Precisamente al día siguiente, y por casualidad, Pozonali y Verónica regresaron, juntos y a salvo; y aunque muy fatigados por su larga y difícil cabalgada, acudieron inmediatamente a informarme. Tan excitados estaban que empezaron a hablar a la vez en idiomas distintos, en náhuatl y en español.
—El orfebre te agradece el aviso, Tenamaxtzin, y te envía afectuosos saludos para corresponder…
—Ya eres famoso en la Ciudad de México, mi señor. Yo diría que famoso y temido…
—Esperad, esperad —les dije mientras me reía—. Que primero hable Verónica.
—Lo que yo traigo son buenas noticias, mi señor. Para empezar, entregué tu mensaje en la catedral y, como tú suponías, cuando tu amigo Alonso lo recibió, muchos grupos de soldados empezaron a peinar la ciudad para encontrar al mensajero que lo había llevado. Pero no pudieron descubrirme, desde luego, pues no podían distinguirme de tantas otras muchachas iguales que yo. Y, como ordenaste, escuché muchas conversaciones. Los españoles, aunque por qué medios no lo sé, ya tienen conocimiento de que nuestro ejército está acampado aquí, en las Mixtóapan. Así que llaman a nuestra insurrección «la guerra de Mixton». Y me causa regocijo informarte de que gran parte de Nueva España tiene pánico. Familias enteras de la Ciudad de México y de todos los demás lugares se apiñan en los puertos de mar, en Vera Cruz, en Tampico, en Campeche y en todos los demás, y exigen pasajes de regreso a Vieja España en cualquier clase de buque que vaya allí, en galeones, carabelas, barcos de avituallamiento… Muchos dicen temerosamente que es la reconquista del Único Mundo. Parece, mi señor, que estás logrando tu propósito de perseguir a los intrusos, por lo menos a los blancos, y echarlos de nuestras tierras.

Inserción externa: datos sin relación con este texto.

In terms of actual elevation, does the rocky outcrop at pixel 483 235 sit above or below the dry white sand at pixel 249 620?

—Pero no a todos ellos —dijo el iyac Pozonali frunciendo el entrecejo—. A pesar de que Coronado se ha llevado a muchos soldados de Nueva España en la expedición al norte, el virrey Mendoza tiene todavía fuerzas considerables en la Ciudad de México, unos cientos de soldados montados y de a pie, y el propio Mendoza se ha puesto personalmente al mando. Además, como tú esperabas, Tenamaxtzin, muchos de sus mexicas domesticados se han alistado para pelear a su lado. Y lo mismo han hecho otros pueblos traicioneros: los totonacas, los tezcaltecas y los acolhuas, que hace mucho tiempo ayudaron al conquistador Cortés en el derrocamiento de Moctezuma. Por primera vez en la historia, Mendoza permitirá que esos hombres monten a caballo y lleven palos de trueno, y ahora mismo está muy ocupado entrenándolos para ello.

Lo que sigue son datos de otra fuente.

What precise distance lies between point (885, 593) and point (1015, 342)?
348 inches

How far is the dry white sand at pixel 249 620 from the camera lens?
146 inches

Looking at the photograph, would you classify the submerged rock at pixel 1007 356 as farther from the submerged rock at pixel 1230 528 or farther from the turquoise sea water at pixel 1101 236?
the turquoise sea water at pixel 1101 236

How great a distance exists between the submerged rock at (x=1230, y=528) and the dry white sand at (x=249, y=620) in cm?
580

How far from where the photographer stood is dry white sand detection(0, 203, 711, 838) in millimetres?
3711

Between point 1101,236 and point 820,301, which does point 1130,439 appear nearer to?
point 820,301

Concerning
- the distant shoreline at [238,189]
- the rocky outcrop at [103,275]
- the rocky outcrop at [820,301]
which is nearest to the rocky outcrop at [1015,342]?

—Nuestro propio pueblo —comenté con tristeza— dispuesto en contra nuestra.
—La ciudad mantendrá una fuerza defensiva suficiente —continuó diciendo Pozonali—. Tubos de trueno y esas cosas. Pero por lo que he oído, calculo que el virrey Mendoza planea una marcha ofensiva para sacarnos de aquí y destruirnos antes siquiera de que lleguemos a acercarnos a la Ciudad de México.

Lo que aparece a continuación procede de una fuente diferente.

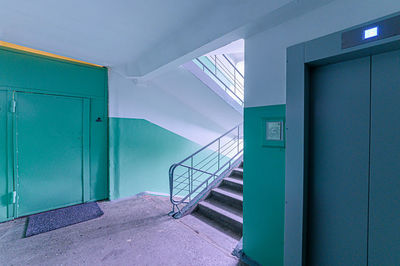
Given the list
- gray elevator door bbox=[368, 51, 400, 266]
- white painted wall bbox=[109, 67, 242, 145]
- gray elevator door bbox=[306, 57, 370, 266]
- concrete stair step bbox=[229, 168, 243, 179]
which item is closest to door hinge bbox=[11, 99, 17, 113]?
white painted wall bbox=[109, 67, 242, 145]

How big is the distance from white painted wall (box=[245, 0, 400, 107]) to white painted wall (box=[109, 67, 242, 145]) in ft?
6.28

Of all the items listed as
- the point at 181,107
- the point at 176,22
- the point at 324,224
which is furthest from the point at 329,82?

—Bien, buena suerte para Mendoza —dije yo bruscamente—. Por muchos que sean sus hombres, por bien armados que estén, serán aniquilados antes de que lleguen hasta este lugar. Lo he comprobado mediante un experimento; el caballero Pixqui tenía razón cuando dijo que estas montañas son inexpugnables. Mientras tanto, le daré al virrey más pruebas de nuestro poder y de nuestra determinación. Mañana marcharemos hacia el este: todos los guerreros, todos los jinetes, todos los arcabuceros, todas las granaderas purepes, hasta el último de nosotros que sea capaz de empuñar una arma. Marcharemos contra una ciudad llamada Manantiales Calientes. Y cuando la hayamos tomado, el virrey Mendoza quizá decida esconder la Ciudad de México. Y ahora, vosotros dos id a tomad algo de alimento y a descansar. Sé que tú, iyac, querrás estar en el meollo de la batalla. Y yo te querré cerca de mí, Verónica, para hacer la crónica de ésta, la más épica de todas nuestras batallas hasta el momento.